ТЕКСТ СТРАНИЦЫ =>

***

Читаем Структура и смысл: Теория литературы для всех полностью

Однако такая эстетическая аналогия слишком абстрактна и, как правило, без рефлексии переводится на уровень истории литературы (сон Татьяны у Пушкина, Тургенев-сновидец и т. п.).

Медиатором, промежуточной ступенью между верхом и низом должна служить типология литературных снов.

Модель сон = текст при данном подходе трансформируется в иную – сон = текст в тексте. Сон как литературный прием тем самым встает в ряд с такими феноменами, как рассказ в рассказе, сцена на сцене, подробное описание зеркального отражения, автометаинтерпретация, и другими способами двухуровневого повествования.

Первый, и самый простой, типологический критерий – величина текста в тексте. Исходная точка – краткий сон, чаще всего даже не пластически изображенный, а пересказанный.

«Я как будто предчувствовал: сегодня мне всю ночь снились какие-то необыкновенные крысы. Право, этаких я никогда не видывал: черные, неестественной величины! пришли, понюхали и пошли прочь» («Ревизор», д. 1, явл. I).

«„Да, да, как это было? – думал он, вспоминая сон. – Да, как это было? Да! Алабин давал обед в Дармштадте; нет, не в Дармштадте, а что-то американское. Да, но там Дармштадт был в Америке. Да, Алабин давал обед на стеклянных столах, да, – столы пели: Il mio tesoro, и не Il mio tesoro, а что-то лучше, и какие-то маленькие графинчики, и они же женщины“, – вспоминал он» («Анна Каренина», ч. 1, гл. I).

***

ЗАДАНИЕ 1 => Замените в тексте о литературных снах «рассказ в рассказе» на «роман в романе» и приведите фрагмент целиком, начиная со слов «Модель сон = текст» и заканчивая словами «1, явл. I).».
ЗАДАНИЕ 2 =>
Ответьте на вопросы по тексту о литературных снах.
(а) Что должно служить медиатором между верхом и низом?
(б) Какой типологический критерий назван первым и самым простым?
(в) Что снилось всю ночь говорящему в цитате из «Ревизора»?
ЗАДАНИЕ 3 => Продолжите текст о типологии литературных снов, начав сразу после цитаты из «Анны Карениной».

ПЕРЕЧЕНЬ ЗАПИСЕЙ =>
***

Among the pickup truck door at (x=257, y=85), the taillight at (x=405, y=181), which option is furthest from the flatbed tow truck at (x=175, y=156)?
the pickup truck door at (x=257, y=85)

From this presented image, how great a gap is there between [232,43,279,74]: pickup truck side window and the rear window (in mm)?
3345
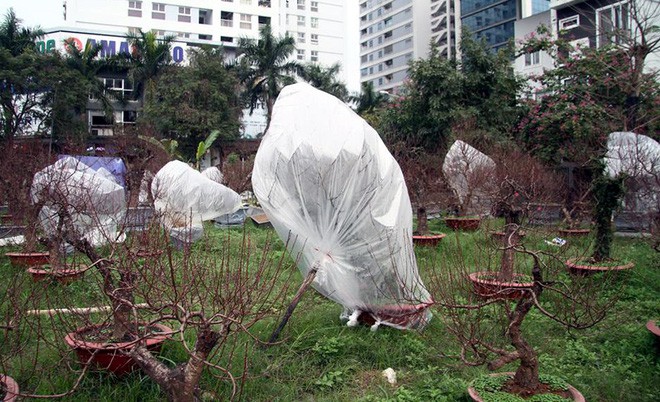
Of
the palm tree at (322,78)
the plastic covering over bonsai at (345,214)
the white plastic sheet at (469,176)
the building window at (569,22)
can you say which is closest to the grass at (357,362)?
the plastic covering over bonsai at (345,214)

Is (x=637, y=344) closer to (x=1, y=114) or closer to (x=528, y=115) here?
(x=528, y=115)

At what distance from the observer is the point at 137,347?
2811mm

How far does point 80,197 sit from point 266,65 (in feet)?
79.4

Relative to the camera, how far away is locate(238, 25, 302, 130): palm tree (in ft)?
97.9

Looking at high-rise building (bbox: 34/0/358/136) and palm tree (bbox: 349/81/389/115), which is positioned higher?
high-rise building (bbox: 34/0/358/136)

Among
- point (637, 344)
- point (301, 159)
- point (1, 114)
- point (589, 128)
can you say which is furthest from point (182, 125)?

***

ИТОГОВЫЙ ОТВЕТ 1 =>
Модель сон = текст при данном подходе трансформируется в иную – сон = текст в тексте. Сон как литературный прием тем самым встает в ряд с такими феноменами, как роман в романе, сцена на сцене, подробное описание зеркального отражения, автометаинтерпретация, и другими способами двухуровневого повествования.

Первый, и самый простой, типологический критерий – величина текста в тексте. Исходная точка – краткий сон, чаще всего даже не пластически изображенный, а пересказанный.

«Я как будто предчувствовал: сегодня мне всю ночь снились какие-то необыкновенные крысы. Право, этаких я никогда не видывал: черные, неестественной величины! пришли, понюхали и пошли прочь» («Ревизор», д. 1, явл. I).

ИТОГОВЫЙ ОТВЕТ 2 =>
(а) Типология литературных снов.
(б) Величина текста в тексте.
(в) Какие-то необыкновенные крысы.

ИТОГОВЫЙ ОТВЕТ 3 =>
«Сны в два слова – самые пронзительные. Я думаю, городничий до сих пор вспоминает крыс, как каждый из нас, прочитав „Ревизора“»[641], – утверждал Ремизов.

Таким сжатым «двусловным» описаниям противостоят развернутые сцены, эпизоды, главы сновидений, где текст в тексте превращается в ряд описательных картин или даже приобретает собственную фабулу.

Краткие сны обычно органично включены в первичную «фабулу действительности». Для развернутых снов важным критерием типологической классификации оказывается проблема границы.

Нормальный, немаркированный вариант – четкое отделение сна от художественной реальности на входе и на выходе по формуле: заснул – увидел – проснулся.

«И снится чудный сон Татьяне… нестерпимый крик / Раздался… хижина шатнулась… И Таня в ужасе проснулась…» («Евгений Онегин», гл. 5, строфы ХI – ХХI).

«Мне приснился сон, которого никогда я не мог позабыть и в котором до сих пор вижу нечто пророческое, когда соображаю с ним странные обстоятельства моей жизни… Ужас и недоумение овладели мною… И в эту минуту я проснулся…» («Капитанская дочка», гл. II, «Вожатый»).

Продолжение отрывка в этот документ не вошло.